After sputtering for the last two years, the global market for industrial automation equipment (IAE) is poised for stronger growth in 2014, aided by strengthening economies as well as technological innovations that will boost demand, according to a new report from IHS Technology (NYSE: IHS).
Worldwide revenue in 2014 for the IAE market will reach a projected $185.3 billion, up 7 percent from $173.0 billion in 2013. This year marks the return of more vigorous activity after the industry managed only middling revenue increases of 1.2 and 3.4 percent in 2012 and 2013, respectively. Prior to those two years, expansion had been in the double digits in a heartening show of force after the recession.
The healthy expansion is set to continue after this year, with industry takings forecast to hit $225.0 billion by 2017, as shown in the attached figure.
“Following two years of weak development in the IAE trade, 2014 will see stronger market conditions that will help generate business opportunities,” said Jenalea Howell, associate director for rotating machines & controls at IHS. “In particular, the stabilizing economies of China and Europe will be beneficial to spurring growth this year in overall industrial automation, allowing the market to outstrip last year’s performance.”
Motors and motor controls will be the largest segment in 2014, accounting for 40 percent of total IAE market revenue. Automation equipment is next with 31 percent, followed by power-transmission equipment with 29 percent.
Among the global regions, Asia-Pacific will lead in growth, followed by the Americas, Japan and then the collective Europe-Middle East-Africa (EMEA) region. EMEA, however, is projected to claim the largest share of revenue at $61.5 billion, followed by Asia-Pacific, the Americas and Japan.
These findings are in the report, “Industrial Automation Equipment Market Tracker – Q1 2014,” from the Industrial, Security & Medical Technology service of IHS.
Individual IAE segments attuned by distinct market forces
In the market’s biggest segment made up of motors, generators and motor controls, energy efficiency continues to be the driver for growth, Howell noted. Energy regulations covering motor efficiency will also be helpful, spurring the development of new energy-saving machinery expected to contribute to a positive bottom line. However, the trends toward sophisticated products are being tempered by the need for more basic functionality.
Meanwhile, the automation equipment sector will be impacted substantially this year by technological innovations, IHS believes. Here demand for more communication and more sophisticated machine control will drive technical advancements, especially in the discrete controller markets. Controllers overall are at the highest risk of cybersecurity attacks, which will prompt product development seeking solutions to forestall or prevent unauthorized incursions altogether.

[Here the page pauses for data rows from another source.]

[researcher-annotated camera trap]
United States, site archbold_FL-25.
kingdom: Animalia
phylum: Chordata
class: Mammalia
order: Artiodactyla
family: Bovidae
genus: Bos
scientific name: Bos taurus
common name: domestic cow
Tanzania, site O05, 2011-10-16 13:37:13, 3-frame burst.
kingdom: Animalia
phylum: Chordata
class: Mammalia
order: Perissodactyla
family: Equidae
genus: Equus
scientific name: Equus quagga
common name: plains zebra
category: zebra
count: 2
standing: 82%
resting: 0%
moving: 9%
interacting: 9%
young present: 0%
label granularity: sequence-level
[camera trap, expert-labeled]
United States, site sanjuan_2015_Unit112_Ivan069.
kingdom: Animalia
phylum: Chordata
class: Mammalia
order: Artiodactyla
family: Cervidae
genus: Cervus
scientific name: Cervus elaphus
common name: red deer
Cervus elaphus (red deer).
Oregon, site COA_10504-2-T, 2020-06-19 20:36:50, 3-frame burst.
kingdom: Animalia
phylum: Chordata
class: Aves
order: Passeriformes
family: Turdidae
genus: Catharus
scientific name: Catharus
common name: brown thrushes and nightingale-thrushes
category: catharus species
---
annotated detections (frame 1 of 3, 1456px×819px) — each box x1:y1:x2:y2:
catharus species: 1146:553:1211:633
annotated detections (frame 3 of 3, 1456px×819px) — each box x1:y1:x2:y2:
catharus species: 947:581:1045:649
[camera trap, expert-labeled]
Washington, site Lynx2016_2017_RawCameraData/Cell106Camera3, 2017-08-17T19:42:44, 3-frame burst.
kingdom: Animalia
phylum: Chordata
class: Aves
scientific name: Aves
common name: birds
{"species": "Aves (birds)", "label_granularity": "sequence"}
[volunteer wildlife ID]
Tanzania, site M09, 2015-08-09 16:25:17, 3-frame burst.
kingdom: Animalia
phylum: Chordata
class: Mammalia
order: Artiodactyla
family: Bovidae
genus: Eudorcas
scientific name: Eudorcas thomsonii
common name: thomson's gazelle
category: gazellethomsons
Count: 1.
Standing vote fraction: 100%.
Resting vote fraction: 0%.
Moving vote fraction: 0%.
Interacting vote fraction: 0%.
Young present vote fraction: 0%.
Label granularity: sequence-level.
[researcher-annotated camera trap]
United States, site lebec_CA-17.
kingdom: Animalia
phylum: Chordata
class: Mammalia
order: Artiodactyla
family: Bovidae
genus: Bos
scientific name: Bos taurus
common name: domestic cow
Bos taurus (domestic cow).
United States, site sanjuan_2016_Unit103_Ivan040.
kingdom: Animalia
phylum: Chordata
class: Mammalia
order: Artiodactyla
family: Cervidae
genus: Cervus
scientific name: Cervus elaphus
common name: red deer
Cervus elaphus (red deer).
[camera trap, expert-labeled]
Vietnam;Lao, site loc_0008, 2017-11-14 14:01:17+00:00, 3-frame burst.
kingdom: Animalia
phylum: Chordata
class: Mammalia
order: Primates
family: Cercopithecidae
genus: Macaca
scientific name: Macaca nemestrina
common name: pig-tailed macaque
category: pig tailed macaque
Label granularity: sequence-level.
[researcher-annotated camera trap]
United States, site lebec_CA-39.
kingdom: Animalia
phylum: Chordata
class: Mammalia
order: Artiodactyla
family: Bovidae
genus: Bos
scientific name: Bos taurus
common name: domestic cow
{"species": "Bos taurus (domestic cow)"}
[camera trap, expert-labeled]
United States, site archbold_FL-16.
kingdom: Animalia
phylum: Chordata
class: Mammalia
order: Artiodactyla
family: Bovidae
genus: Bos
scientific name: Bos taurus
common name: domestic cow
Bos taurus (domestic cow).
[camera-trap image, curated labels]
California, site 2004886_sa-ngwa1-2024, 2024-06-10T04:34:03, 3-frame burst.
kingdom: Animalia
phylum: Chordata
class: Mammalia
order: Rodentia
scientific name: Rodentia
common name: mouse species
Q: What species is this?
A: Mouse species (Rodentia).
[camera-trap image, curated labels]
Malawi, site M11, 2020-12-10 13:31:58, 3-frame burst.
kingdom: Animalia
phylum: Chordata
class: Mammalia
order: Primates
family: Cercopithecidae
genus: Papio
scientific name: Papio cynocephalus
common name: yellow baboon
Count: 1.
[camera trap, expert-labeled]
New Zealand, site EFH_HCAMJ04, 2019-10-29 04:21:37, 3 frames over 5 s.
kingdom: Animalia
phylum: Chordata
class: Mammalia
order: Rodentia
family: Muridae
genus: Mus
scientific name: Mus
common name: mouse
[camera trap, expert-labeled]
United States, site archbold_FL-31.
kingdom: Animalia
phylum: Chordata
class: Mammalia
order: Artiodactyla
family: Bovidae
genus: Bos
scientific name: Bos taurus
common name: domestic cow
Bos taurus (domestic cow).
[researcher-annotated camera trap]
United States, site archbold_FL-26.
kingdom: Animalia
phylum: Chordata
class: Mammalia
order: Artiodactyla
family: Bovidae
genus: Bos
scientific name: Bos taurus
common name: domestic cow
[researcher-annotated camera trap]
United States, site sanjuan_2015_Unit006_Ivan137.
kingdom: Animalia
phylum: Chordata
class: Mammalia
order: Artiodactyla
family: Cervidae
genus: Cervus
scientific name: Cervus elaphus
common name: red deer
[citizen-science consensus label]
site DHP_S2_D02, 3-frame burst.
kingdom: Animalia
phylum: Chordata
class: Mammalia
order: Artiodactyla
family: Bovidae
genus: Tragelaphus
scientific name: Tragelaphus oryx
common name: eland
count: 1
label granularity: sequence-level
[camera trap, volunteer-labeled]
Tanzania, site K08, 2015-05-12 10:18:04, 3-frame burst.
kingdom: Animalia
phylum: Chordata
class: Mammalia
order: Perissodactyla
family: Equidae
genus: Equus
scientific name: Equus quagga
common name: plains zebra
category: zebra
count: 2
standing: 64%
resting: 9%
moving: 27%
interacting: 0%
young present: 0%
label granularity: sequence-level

For the sector covering power transmissions equipment, the market this year will be affected by a general shift from mechanical to electrical equipment. Pneumatic and hydraulic actuation, for instance, will be increasingly replaced by electromechanical solutions. A move to higher-efficiency motors will also boost the importance of gearing, with attention focusing on system efficiency.
Overall, solidifying performance from various sectors will boost IAE market prospects. In particular, the consumption of processed food and the higher income levels of consumers will lead to increased demand for goods and for machinery making those goods. The strongest sectors will include power generation; oil and gas; and food, beverage and tobacco.
Identifying opportunities for the future
Three distinct market developments will help the IAE market continue to grow in the future.
Convergence, a major industry trend, will transform manufacturing from a productivity-driven process to one that is controlled by digital information. 3-D printing could also represent another turning point, offering possibilities likely to alter the manufacturing landscape in sweeping ways.
A third variable, the combination of an aging workforce of skilled engineers along with low rates of replacement, will pose a significant concern for manufacturers, particularly in the West. Increasing levels of automation and semiautonomous robots will ultimately drive a transition to the automatic factory, IHS predicts.